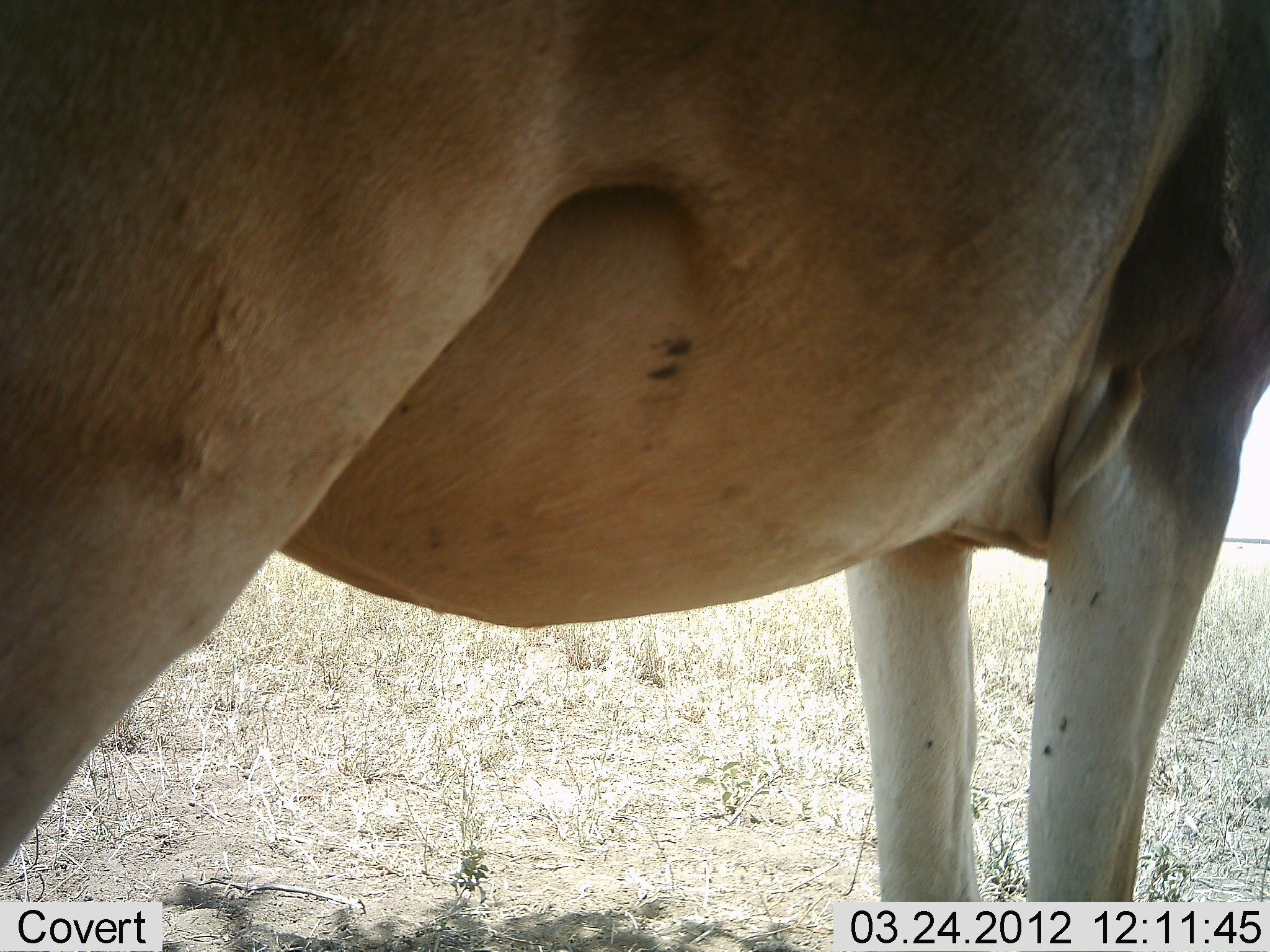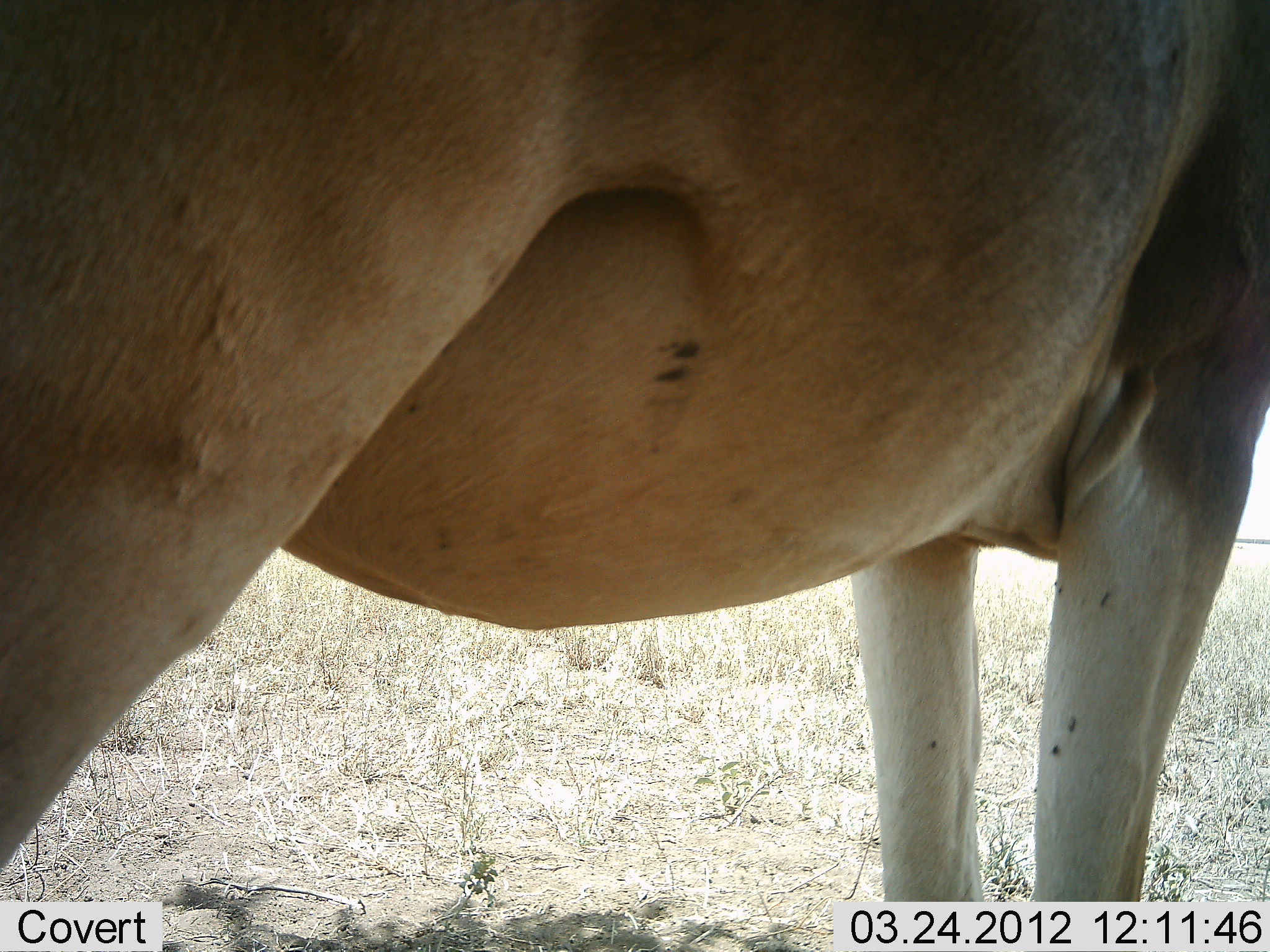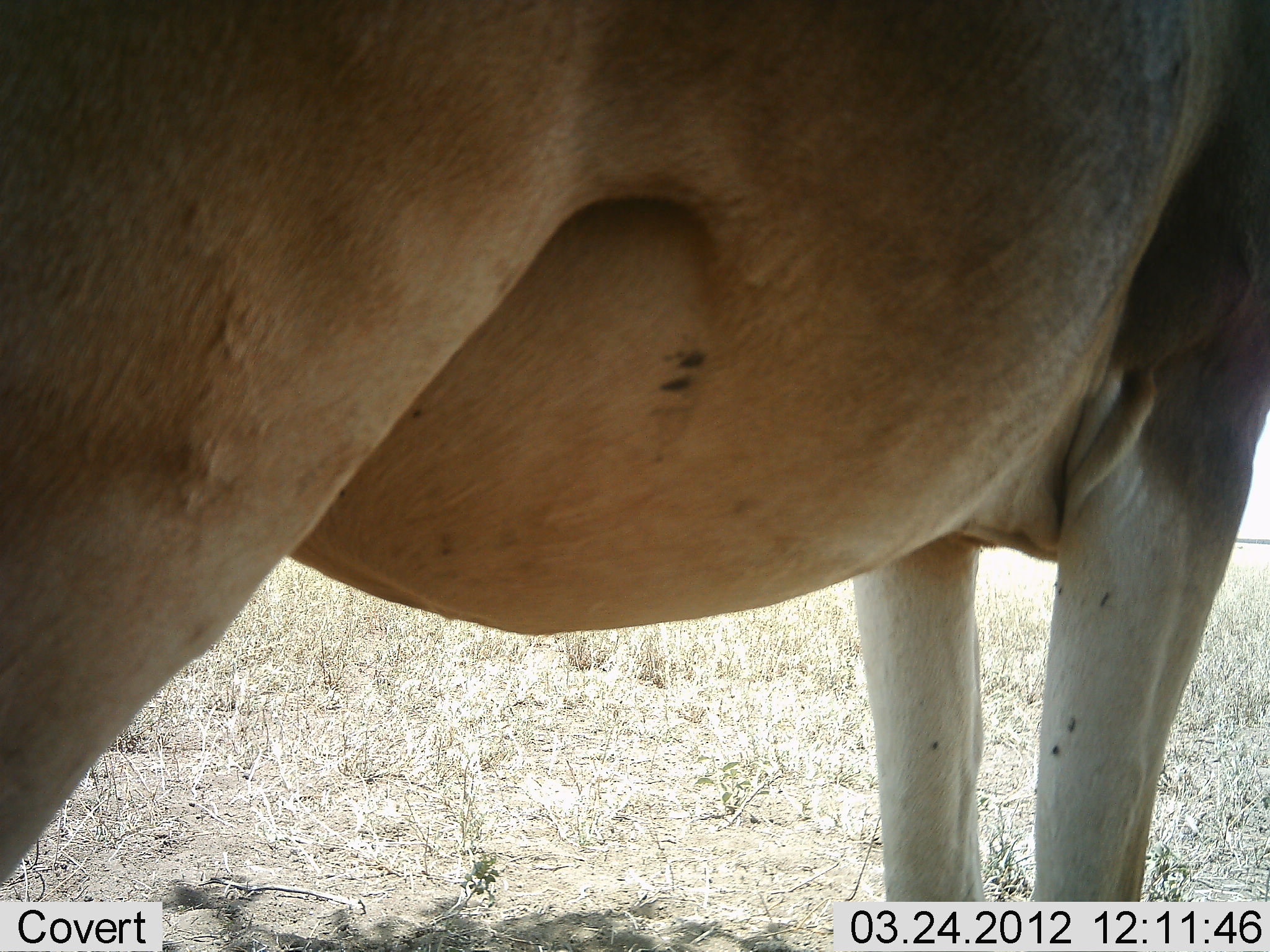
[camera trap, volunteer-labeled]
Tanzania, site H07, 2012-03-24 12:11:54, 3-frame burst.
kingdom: Animalia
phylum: Chordata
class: Mammalia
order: Artiodactyla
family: Bovidae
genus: Alcelaphus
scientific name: Alcelaphus buselaphus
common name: hartebeest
Hartebeest (Alcelaphus buselaphus), count 1. Behavior (volunteer vote fractions): standing 100%, resting 0%, moving 0%, interacting 0%. Young present (vote fraction): 0%. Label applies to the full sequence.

___

_Work to be completed_:
Repeat, word for word, each of the records, omitting any image they hold.

_Written reply_:
[camera trap, volunteer-labeled]
Tanzania, site H07, 2012-03-24 12:11:54, 3-frame burst.
kingdom: Animalia
phylum: Chordata
class: Mammalia
order: Artiodactyla
family: Bovidae
genus: Alcelaphus
scientific name: Alcelaphus buselaphus
common name: hartebeest
Hartebeest (Alcelaphus buselaphus), count 1. Behavior (volunteer vote fractions): standing 100%, resting 0%, moving 0%, interacting 0%. Young present (vote fraction): 0%. Label applies to the full sequence.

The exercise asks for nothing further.